▸ What this task involves
Put the records from the start through the line containing "can you tell" into a Markdown table with columns named Row and Content. Number each line and leave out blank lines.

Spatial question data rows
┄┄┄┄┄┄┄┄┄┄┄┄┄┄┄┄┄┄┄┄
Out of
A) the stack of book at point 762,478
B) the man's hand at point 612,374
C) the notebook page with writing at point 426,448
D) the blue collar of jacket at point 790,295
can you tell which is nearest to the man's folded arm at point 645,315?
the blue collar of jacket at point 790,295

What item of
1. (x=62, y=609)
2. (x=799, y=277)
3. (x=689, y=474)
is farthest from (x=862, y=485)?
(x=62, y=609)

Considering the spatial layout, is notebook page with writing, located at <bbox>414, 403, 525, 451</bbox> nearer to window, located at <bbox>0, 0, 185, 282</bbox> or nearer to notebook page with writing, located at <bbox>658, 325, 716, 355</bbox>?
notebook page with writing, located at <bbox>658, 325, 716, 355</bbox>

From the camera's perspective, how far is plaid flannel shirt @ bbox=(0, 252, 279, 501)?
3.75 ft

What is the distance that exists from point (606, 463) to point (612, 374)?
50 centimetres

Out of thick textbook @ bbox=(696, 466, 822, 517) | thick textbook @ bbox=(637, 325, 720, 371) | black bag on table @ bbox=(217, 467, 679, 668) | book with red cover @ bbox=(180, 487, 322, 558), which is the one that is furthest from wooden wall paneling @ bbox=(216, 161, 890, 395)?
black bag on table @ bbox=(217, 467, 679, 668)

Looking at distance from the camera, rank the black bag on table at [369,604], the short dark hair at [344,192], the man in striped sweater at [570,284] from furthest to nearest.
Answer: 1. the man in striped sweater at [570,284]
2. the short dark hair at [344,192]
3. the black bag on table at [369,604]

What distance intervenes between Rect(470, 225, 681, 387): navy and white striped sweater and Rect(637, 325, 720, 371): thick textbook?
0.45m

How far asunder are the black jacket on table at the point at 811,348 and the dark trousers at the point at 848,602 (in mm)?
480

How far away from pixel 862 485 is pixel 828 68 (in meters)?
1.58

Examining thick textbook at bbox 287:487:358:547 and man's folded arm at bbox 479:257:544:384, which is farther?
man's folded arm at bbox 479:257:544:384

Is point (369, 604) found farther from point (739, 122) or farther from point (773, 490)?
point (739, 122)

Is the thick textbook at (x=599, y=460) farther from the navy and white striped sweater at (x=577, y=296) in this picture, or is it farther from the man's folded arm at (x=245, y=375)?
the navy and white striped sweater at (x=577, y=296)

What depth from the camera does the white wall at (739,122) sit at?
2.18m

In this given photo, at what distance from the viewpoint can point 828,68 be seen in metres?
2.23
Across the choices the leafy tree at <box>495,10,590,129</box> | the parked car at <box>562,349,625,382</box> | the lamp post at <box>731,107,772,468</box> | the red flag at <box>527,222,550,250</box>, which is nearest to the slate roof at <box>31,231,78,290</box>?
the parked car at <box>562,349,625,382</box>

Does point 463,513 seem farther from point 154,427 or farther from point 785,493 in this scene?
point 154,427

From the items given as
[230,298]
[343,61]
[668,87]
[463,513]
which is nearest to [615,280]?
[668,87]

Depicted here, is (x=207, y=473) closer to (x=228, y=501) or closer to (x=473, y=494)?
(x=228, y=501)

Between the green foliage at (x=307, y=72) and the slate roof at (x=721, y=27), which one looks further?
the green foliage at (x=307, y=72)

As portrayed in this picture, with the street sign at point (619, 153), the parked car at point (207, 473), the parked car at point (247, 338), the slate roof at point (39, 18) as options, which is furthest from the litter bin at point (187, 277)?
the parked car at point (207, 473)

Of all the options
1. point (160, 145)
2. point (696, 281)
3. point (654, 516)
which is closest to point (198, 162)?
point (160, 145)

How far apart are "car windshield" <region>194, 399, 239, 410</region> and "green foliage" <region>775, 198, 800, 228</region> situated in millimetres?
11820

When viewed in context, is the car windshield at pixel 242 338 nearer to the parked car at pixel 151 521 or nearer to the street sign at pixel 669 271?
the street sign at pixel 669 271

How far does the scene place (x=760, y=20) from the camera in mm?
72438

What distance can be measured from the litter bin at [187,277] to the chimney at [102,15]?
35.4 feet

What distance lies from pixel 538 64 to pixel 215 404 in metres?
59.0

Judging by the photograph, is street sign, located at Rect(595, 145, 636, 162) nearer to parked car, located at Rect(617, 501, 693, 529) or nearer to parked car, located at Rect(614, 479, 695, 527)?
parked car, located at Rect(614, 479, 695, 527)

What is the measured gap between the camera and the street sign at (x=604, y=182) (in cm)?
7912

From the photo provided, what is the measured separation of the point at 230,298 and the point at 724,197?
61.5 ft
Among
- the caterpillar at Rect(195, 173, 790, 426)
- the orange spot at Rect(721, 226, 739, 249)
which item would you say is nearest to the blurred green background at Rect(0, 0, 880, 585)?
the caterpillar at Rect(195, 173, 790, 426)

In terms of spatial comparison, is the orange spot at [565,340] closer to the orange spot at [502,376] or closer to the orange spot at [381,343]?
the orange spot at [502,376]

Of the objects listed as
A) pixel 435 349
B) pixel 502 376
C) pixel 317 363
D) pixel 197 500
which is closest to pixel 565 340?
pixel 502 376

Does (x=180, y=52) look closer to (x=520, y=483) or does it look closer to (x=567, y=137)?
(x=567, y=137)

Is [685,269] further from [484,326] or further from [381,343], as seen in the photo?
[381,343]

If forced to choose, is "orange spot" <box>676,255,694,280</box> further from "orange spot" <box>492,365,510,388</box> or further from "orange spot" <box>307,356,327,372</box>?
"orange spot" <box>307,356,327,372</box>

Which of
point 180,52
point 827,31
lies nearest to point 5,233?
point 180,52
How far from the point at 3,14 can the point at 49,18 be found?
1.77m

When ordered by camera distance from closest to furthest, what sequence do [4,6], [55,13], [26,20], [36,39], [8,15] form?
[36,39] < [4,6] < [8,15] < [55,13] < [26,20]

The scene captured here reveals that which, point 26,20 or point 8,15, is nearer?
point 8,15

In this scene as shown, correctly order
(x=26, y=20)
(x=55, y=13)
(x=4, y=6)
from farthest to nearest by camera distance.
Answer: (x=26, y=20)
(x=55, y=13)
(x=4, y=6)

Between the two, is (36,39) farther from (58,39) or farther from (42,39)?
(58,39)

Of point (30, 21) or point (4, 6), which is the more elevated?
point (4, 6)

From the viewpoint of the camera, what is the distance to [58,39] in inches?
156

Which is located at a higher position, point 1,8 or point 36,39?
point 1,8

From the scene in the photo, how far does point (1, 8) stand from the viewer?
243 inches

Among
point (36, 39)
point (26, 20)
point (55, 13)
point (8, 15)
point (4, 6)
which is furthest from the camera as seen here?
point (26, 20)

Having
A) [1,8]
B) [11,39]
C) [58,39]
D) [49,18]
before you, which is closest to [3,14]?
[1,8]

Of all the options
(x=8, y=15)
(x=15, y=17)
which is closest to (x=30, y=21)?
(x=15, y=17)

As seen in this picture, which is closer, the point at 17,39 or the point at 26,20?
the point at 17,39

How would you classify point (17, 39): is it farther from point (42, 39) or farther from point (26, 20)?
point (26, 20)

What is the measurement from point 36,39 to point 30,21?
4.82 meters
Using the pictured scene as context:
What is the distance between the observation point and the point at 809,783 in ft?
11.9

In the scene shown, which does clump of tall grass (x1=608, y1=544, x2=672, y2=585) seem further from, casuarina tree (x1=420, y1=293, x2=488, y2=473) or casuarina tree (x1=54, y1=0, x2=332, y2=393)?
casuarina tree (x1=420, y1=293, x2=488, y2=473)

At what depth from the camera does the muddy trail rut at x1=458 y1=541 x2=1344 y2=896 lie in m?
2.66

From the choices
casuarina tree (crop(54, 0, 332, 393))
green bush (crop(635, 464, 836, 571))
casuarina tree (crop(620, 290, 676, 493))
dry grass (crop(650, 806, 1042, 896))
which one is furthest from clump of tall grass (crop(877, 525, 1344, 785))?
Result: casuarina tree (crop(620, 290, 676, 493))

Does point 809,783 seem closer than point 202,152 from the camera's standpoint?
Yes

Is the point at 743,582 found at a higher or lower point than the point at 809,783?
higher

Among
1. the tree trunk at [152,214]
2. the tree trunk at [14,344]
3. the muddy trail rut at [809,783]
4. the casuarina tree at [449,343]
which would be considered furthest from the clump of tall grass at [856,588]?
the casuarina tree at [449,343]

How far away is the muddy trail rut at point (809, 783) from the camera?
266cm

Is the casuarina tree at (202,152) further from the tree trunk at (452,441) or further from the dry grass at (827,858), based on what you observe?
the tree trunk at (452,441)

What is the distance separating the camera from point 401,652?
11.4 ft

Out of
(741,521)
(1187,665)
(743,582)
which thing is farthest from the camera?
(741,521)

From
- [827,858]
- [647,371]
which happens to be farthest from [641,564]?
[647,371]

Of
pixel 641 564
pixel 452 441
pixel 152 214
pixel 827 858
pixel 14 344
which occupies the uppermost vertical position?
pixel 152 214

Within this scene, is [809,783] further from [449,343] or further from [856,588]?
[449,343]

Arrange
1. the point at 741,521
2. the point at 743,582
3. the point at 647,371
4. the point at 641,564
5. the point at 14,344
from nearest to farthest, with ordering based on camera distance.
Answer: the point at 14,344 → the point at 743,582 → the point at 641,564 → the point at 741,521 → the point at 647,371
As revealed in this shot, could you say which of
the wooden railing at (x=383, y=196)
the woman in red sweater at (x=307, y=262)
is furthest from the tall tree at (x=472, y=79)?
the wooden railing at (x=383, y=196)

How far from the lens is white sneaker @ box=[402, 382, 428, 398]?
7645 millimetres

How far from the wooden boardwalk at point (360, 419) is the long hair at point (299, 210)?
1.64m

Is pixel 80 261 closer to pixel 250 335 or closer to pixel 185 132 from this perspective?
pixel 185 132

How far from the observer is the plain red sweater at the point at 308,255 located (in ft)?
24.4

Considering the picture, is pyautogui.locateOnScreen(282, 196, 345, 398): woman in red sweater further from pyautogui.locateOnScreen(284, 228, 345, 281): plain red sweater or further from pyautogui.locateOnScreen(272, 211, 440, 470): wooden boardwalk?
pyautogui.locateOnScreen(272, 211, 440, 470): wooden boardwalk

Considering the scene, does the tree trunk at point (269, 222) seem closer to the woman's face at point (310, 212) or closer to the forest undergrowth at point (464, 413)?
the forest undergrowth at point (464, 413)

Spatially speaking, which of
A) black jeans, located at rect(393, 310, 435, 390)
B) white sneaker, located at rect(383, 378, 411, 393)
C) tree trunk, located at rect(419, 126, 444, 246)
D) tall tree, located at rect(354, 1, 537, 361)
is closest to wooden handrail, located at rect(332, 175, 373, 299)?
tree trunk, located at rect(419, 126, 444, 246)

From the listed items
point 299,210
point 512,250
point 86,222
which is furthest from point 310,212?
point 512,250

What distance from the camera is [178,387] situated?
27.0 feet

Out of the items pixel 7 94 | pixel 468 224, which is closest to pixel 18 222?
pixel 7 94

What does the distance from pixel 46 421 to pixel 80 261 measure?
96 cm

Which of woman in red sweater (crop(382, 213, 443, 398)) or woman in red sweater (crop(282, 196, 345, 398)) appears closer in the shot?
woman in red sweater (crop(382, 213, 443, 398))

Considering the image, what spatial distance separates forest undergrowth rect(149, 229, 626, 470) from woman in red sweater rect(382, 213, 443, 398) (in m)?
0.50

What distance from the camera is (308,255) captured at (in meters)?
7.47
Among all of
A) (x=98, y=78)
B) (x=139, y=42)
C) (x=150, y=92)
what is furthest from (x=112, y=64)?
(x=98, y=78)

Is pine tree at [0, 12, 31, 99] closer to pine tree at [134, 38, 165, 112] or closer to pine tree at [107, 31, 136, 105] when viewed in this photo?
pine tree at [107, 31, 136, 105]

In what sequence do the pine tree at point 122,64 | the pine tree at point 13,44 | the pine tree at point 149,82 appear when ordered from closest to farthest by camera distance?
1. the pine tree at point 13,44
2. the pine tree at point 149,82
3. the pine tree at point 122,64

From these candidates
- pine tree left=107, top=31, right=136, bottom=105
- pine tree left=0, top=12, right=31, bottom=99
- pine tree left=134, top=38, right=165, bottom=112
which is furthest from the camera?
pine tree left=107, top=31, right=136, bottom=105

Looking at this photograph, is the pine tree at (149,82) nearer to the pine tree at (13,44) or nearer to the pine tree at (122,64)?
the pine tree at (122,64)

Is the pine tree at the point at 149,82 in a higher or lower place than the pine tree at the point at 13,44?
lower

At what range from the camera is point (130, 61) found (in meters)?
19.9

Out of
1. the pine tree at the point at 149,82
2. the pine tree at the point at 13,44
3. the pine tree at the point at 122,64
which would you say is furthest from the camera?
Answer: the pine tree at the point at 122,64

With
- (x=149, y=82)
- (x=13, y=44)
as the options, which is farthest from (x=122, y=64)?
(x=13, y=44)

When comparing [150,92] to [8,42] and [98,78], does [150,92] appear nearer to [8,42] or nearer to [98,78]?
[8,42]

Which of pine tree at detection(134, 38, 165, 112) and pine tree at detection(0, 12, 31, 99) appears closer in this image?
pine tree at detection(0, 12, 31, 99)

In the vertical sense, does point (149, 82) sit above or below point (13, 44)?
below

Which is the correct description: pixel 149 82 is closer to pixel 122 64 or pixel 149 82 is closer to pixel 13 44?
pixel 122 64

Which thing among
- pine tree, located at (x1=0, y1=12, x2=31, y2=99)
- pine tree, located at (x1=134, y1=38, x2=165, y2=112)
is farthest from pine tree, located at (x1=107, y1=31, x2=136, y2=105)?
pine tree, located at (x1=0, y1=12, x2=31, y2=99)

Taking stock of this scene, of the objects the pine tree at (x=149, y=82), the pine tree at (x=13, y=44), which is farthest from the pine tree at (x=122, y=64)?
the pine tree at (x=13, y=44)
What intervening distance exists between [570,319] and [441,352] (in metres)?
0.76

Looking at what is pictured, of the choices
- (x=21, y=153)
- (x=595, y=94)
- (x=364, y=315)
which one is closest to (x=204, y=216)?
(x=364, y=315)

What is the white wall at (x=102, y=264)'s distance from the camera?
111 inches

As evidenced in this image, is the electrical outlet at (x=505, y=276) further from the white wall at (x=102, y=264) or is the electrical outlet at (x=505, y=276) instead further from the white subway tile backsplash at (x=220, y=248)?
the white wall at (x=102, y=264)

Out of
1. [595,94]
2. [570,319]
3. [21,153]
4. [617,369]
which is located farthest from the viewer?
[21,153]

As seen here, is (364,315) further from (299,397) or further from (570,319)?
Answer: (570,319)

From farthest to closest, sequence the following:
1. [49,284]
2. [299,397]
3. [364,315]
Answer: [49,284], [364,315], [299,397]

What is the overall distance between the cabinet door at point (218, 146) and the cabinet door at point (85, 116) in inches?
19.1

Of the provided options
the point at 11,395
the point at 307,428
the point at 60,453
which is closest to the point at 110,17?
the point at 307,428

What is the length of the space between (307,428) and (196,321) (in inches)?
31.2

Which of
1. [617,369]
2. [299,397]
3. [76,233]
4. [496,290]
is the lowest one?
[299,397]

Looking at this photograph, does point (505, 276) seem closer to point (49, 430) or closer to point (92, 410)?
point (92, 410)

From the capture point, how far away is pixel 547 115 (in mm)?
┄┄┄┄┄┄┄┄┄┄┄┄┄┄┄┄┄┄┄┄
▸ Response to this exercise
| Row | Content |
|---|---|
| 1 | Out of |
| 2 | A) the stack of book at point 762,478 |
| 3 | B) the man's hand at point 612,374 |
| 4 | C) the notebook page with writing at point 426,448 |
| 5 | D) the blue collar of jacket at point 790,295 |
| 6 | can you tell which is nearest to the man's folded arm at point 645,315? |